MuJoCo stands for Multi-Joint dynamics with Contact. It is a physics engine for faciliatating research and development in robotics, biomechanics, graphics and animation, and other areas where fast and accurate simulation is needed.
The unique dependencies for this set of environments can be installed via:
pip install gym[mujoco]
These environments also require that the MuJoCo engine be installed. As of October 2021 DeepMind has acquired MuJoCo and is open sourcing it in 2022, making it free for everyone. Instructions on installing the MuJoCo engine can be found at their website and GitHub repository. Using MuJoCo with OpenAI Gym also requires that the framework
mujoco-py be installed, which can be found at the GitHub repository (this dependency in installed with the above command).

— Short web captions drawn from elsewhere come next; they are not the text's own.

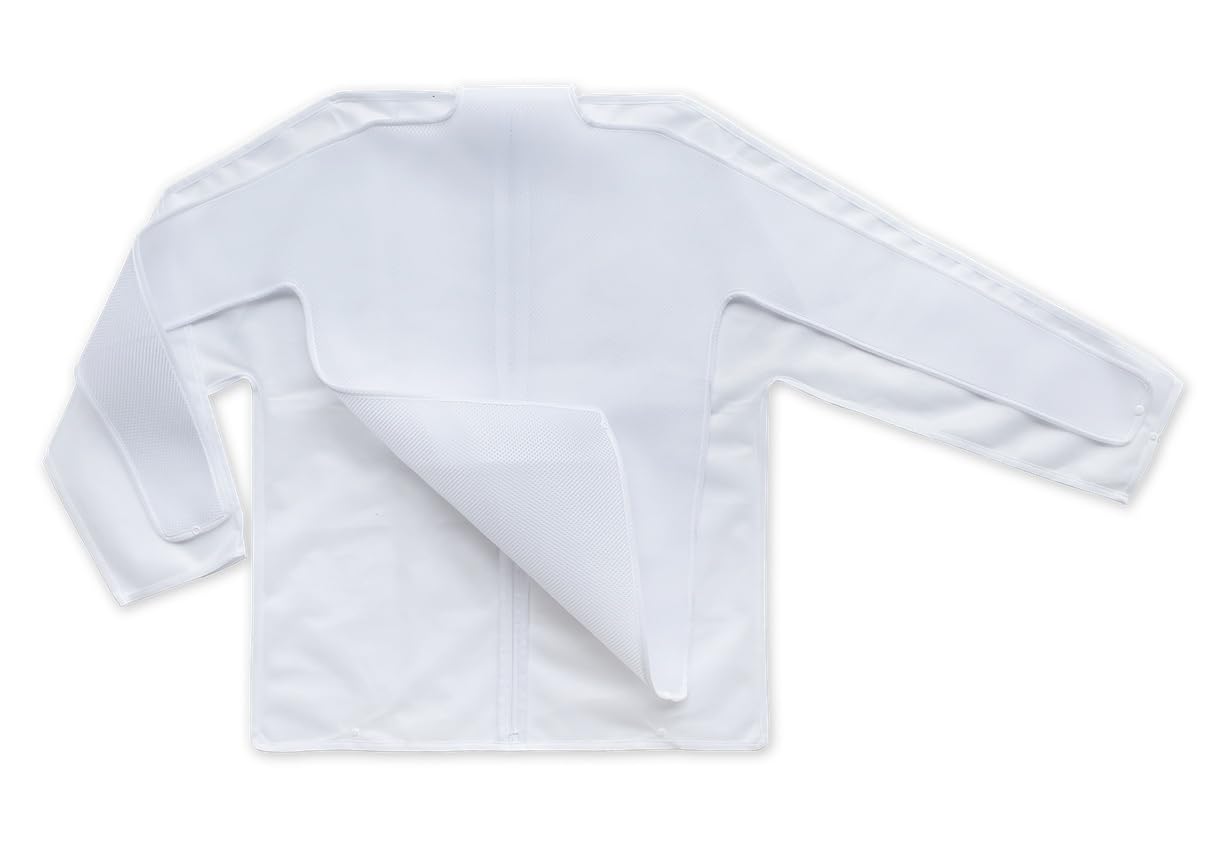 【二重構造で型崩れ防止】魔法の洗濯ネット ウォッシングロック WASHING LOCK 洗濯ネット  ...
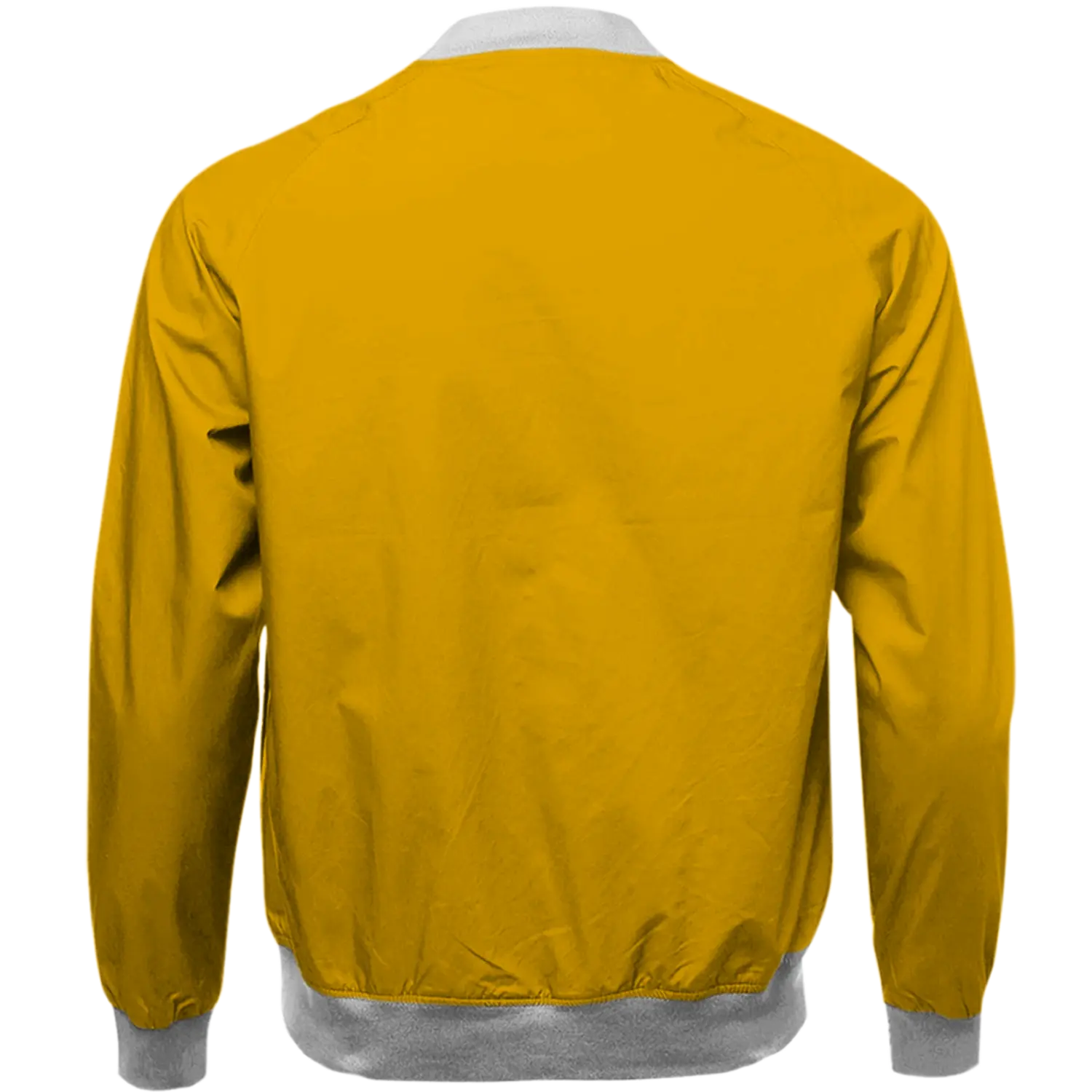 Hinabi Bomber Jacket (WV10)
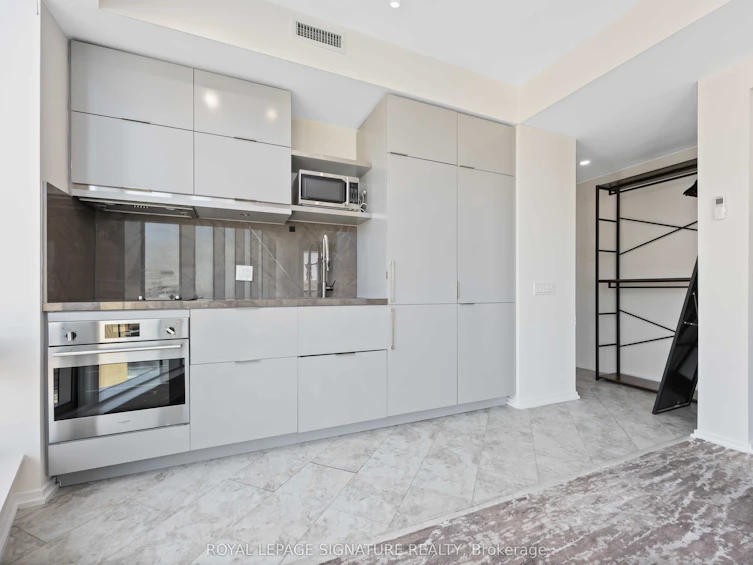 2612-197 Yonge Street, Toronto, ON, M5B 1M4 - 20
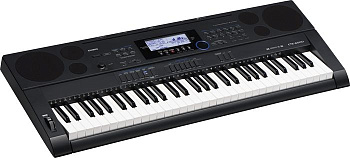 CASIO CTK-3200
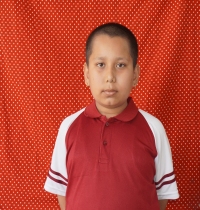 Photo Gallery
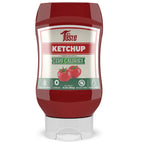 Ketchup - 350g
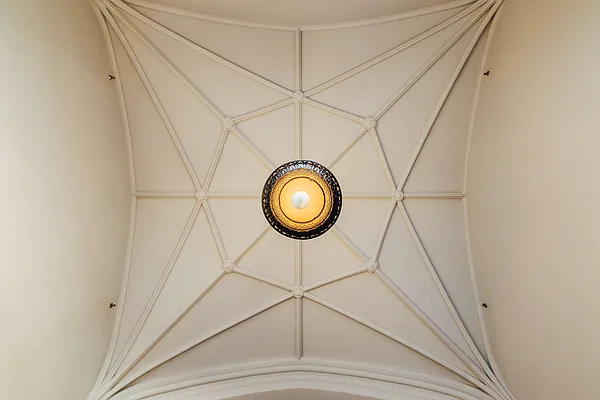 Rented by Nooklyn NYC LLC | media 56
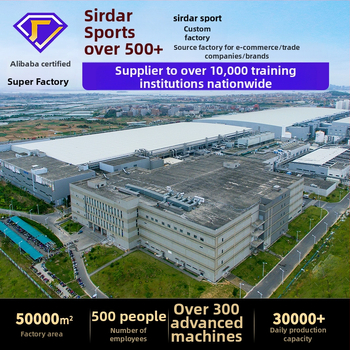 Teniso treniruoklių kartos vienos diržo linijos atšokimo teniso raketė, tinkanti pradedantiesiems, itin lengva aliuminio lydinio raketė.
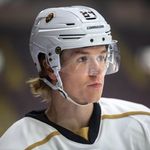Tyler Boland - @tyboland22 - Instagram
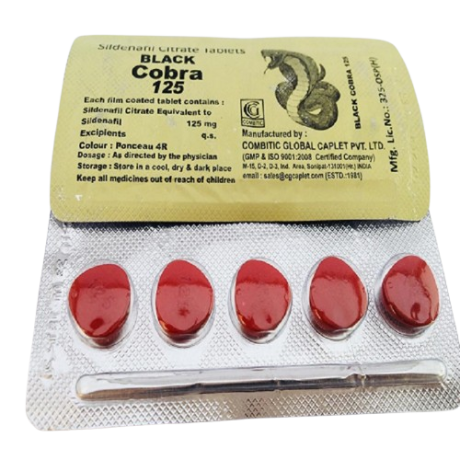 black-cobra-tablets-125mg-price-in-karachi-03001597100-big-0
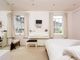 Thumbnail Property for sale in Corringway, Hampstead Garden Suburb, London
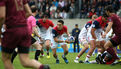 La France remporte le championnat Euro U18 de rugby face à la Georgie - Quimper samedi 15 avril 2017 (24)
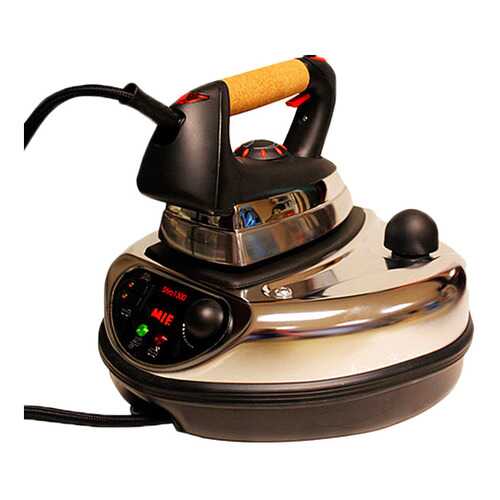 Парогенератор MIE Stiro 1300 Bronze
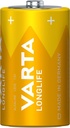 Varta 4120 7137-04120_16510_900dpi_20210315_89e2a1d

There are ten Mujoco environments: Ant, HalfCheetah, Hopper, Humanoid, HumanoidStandup, IvertedDoublePendulum, InvertedPendulum, Reacher, Swimmer, and Walker. All of these environments are stochastic in terms of their initial state, with a Gaussian noise added to a fixed initial state in order to add stochasticity. The state spaces for MuJoCo environments in Gym consist of two parts that are flattened and concatented together: a position of a body part (’mujoco-py.mjsim.qpos’) or joint and its corresponding velocity (’mujoco-py.mjsim.qvel’). Often, some of the first positional elements are omitted from the state space since the reward is calculated based on their values, leaviing it up to the algorithm to infer those hidden values indirectly.
Among Gym environments, this set of environments can be considered as more difficult ones to solve by a policy.
Environments can be configured by changing the XML files or by tweaking the parameters of their classes.